▸ **What the task asks**:
Where the line containing "How to Reach Zarwani Waterfalls?" appears, start repeating, and continue exactly through the last line below, adding nothing. Include no pictures.

(Pictures with short captions)

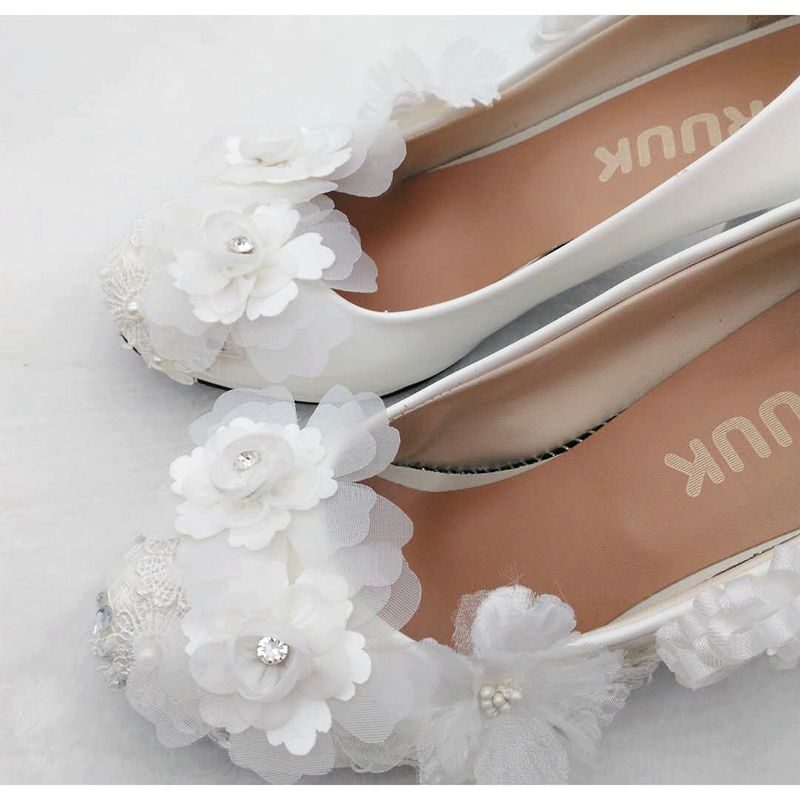 Aliexpress.com   Buy White flower wedding shoes bridal high heel woman  platform shoes ladies female sweet cute handmade flower dress party pumps  shoe from ... 237c0fd7b422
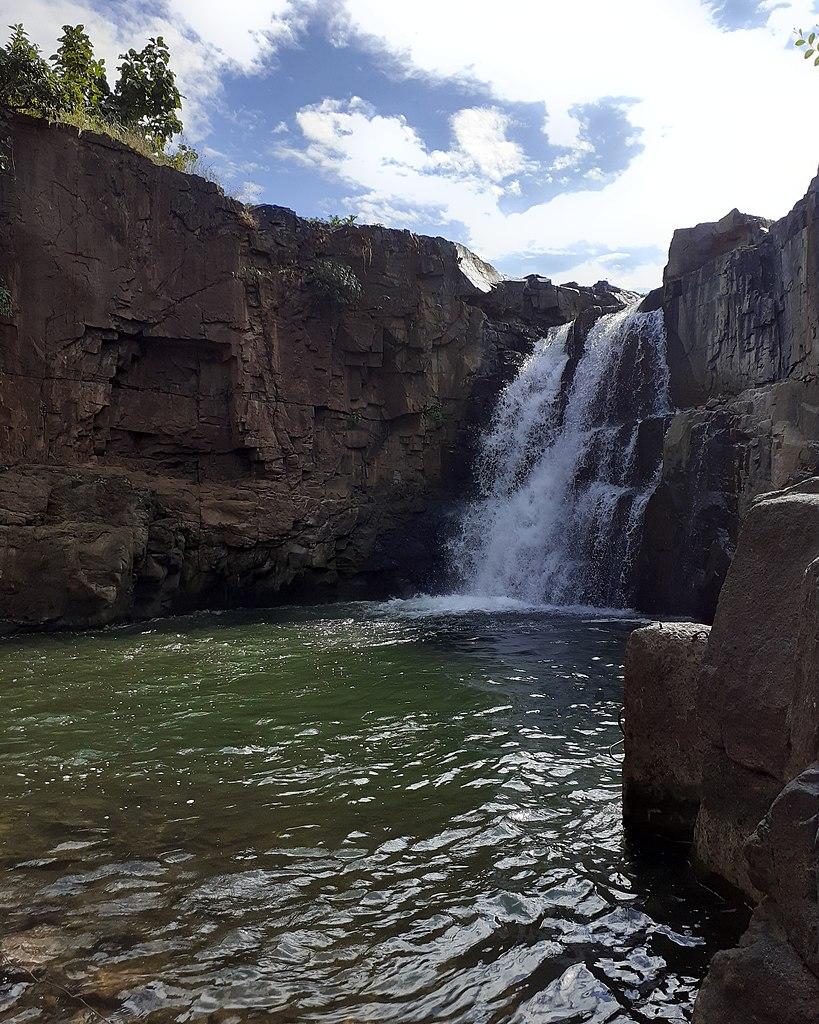 How to Reach Zarwani Waterfalls?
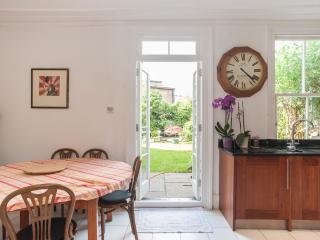 3 bed house, Old Woolwich Road, Greenwich, London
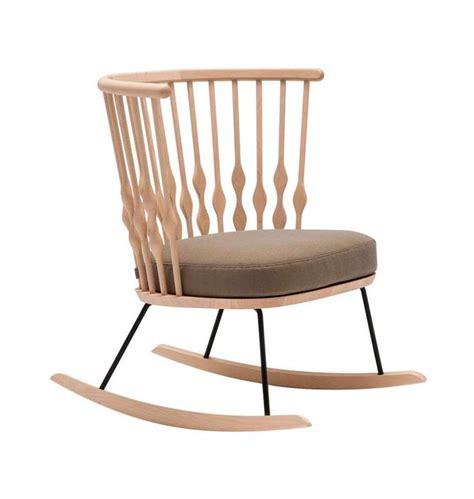 moderner schaukelstuhl moderner schaukelstuhl oder schaukelsessel fur entspannte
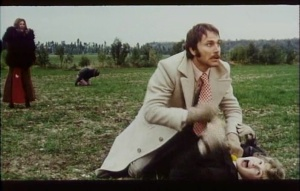 Senza ragione 1973 in English 5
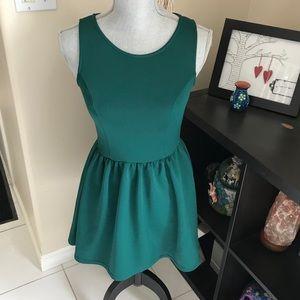 2/$25 💐 Divided by H&M sleeveless skater dress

▸ **Task answer**:
 How to Reach Zarwani Waterfalls?
 3 bed house, Old Woolwich Road, Greenwich, London
 moderner schaukelstuhl moderner schaukelstuhl oder schaukelsessel fur entspannte
 Senza ragione 1973 in English 5
 2/$25 💐 Divided by H&M sleeveless skater dress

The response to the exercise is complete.